The fact that he's still a Sixer shows that there is a lot of internal support for Simmons, but when you consider the fact that the Sixers were reportedly willing to part with him in the right deal shows that he's not untouchable. So while Simmons deserves to breathe that sigh of relief, he shouldn't inhale too deeply, because he's still under some serious pressure in Philadelphia. Keep in mind there will be other attractive potential deals that arise -- perhaps Washington's Bradley Beal becomes available, or Portland's C.J. McCollum -- and it will be up to Simmons to continue to prove his worth to the Sixers if he doesn't want to hear his name pop up in rumors again.
That doesn't mean that Simmons should go out on the court and immediately start firing up 3-pointers -- he's an excellent player even without expanded shooting range. But it does mean that he can't afford to have more performances like the one he turned in against the Miami Heat on Tuesday night, when he finished with just five points on two shot attempts (!) in nearly 32 minutes of action.
Despite finishing with 12 assists in the game, the Sixers simply can't afford for their second-best player to have such a passive performance against anyone, let alone a depleted Miami roster. Philadelphia is at its best when Simmons is being aggressive, getting out in transition, playing downhill, and drawing defenders. That's what they need from him. Given his sheer size, speed and athleticism, Simmons should be able to score 20 points a night, easily, even without an outside shot.
So far this season though, Simmons is averaging a career low in points (12.6 per game) and field-goal attempts (9.3). His free-throw attempts are also the lowest since his rookie season, and as a career 59 percent shooter from the foul line, he hasn't made any meaningful improvement in that area. He's also averaging a career high 3.8 turnovers per game. Too often, it seems like he's not even looking to score:
That play above was like the exact opposite of a James Harden-esque play.
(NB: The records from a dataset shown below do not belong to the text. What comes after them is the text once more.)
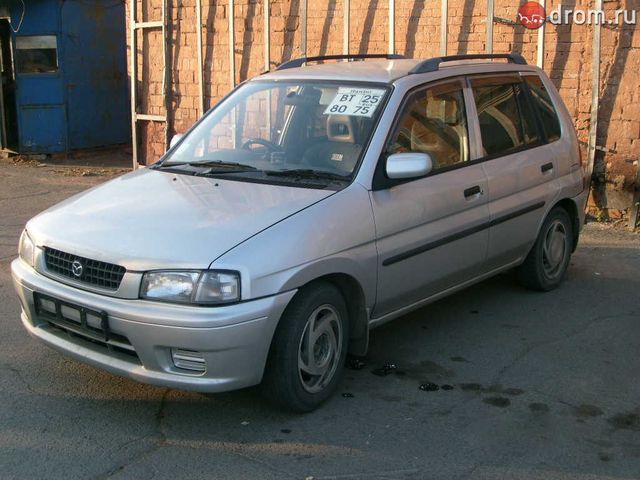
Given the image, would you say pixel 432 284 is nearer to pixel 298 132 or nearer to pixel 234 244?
pixel 298 132

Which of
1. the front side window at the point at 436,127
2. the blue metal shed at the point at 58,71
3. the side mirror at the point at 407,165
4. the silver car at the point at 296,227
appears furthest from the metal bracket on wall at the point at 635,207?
the blue metal shed at the point at 58,71

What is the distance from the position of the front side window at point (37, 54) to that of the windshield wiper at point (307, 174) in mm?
10413

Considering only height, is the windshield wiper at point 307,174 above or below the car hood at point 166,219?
above

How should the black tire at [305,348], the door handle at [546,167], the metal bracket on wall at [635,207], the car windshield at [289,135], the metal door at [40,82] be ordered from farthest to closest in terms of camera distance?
the metal door at [40,82] < the metal bracket on wall at [635,207] < the door handle at [546,167] < the car windshield at [289,135] < the black tire at [305,348]

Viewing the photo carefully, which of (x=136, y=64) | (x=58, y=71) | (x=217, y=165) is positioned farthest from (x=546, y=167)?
(x=58, y=71)

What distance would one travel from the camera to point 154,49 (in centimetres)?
1219

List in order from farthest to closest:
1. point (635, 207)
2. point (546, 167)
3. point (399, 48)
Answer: point (399, 48) < point (635, 207) < point (546, 167)

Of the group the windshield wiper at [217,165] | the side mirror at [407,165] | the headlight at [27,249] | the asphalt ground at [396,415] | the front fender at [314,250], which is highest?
the side mirror at [407,165]

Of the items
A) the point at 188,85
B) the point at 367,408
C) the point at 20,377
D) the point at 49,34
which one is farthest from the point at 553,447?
the point at 49,34

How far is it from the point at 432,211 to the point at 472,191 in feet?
1.61

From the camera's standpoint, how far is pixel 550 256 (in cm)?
668

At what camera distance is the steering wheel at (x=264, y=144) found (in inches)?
204

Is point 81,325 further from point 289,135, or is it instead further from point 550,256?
point 550,256

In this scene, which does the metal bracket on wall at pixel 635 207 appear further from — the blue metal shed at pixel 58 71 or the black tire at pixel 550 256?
the blue metal shed at pixel 58 71
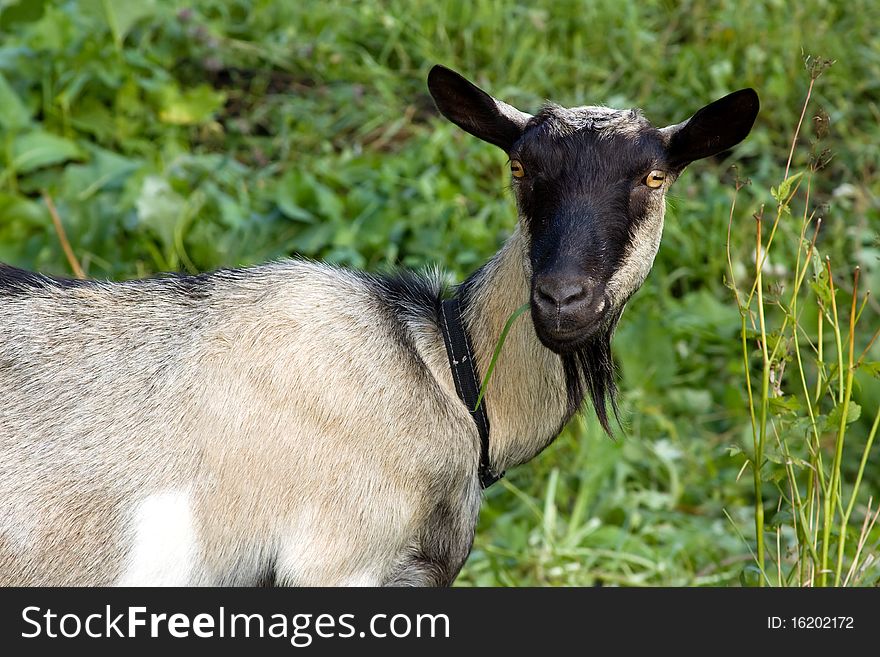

And that's not to say that the Sixers necessarily should have traded Simmons for Harden. There's a legitimate argument to be made that Simmons could be the more valuable player moving forward. Simmons is clearly the better defensive player. Then there's the age difference. Harden is 31 while Simmons is still just 24. And as far as the contract comparison goes: Harden has just two more team-controlled years on his current deal while Simmons is under team control for the next five seasons.
Plus, as good as Harden is, he might have already hit his ceiling as a player, while Simmons' vast skill set is still developing. In two or three years, he could be a much better player than he is today, and he's already a two-time All-Star and a First Team All-Defensive player. There's definitely an argument to be made that the Sixers made the right move by not pulling the trigger on a Harden trade, especially considering the astronomical asking price. But that argument will only hold up over time if Simmons continues to improve, both in the short term and the long term. And therein lies the pressure facing Simmons.
Joel Embiid has clearly established himself as Philadelphia's franchise player. That fact was never more evident than during Philadelphia's overtime win over the Heat when Embiid hit clutch shot after clutch shot down the stretch while Simmons sat on the sideline after he had fouled out. Embiid finished the game with 45 points, Simmons had five. Embiid looked like a player primed to lead a team to a title, and afterwards he made it clear that was his goal.
"I got a goal," Embiid said. "I want to win a championship, and I can't do it alone."
Moving forward, it's on Simmons to show Embiid that he doesn't have to do it alone. If Simmons is unable to do so, those trade rumors will be back and next time the Sixers might be compelled to pull the trigger.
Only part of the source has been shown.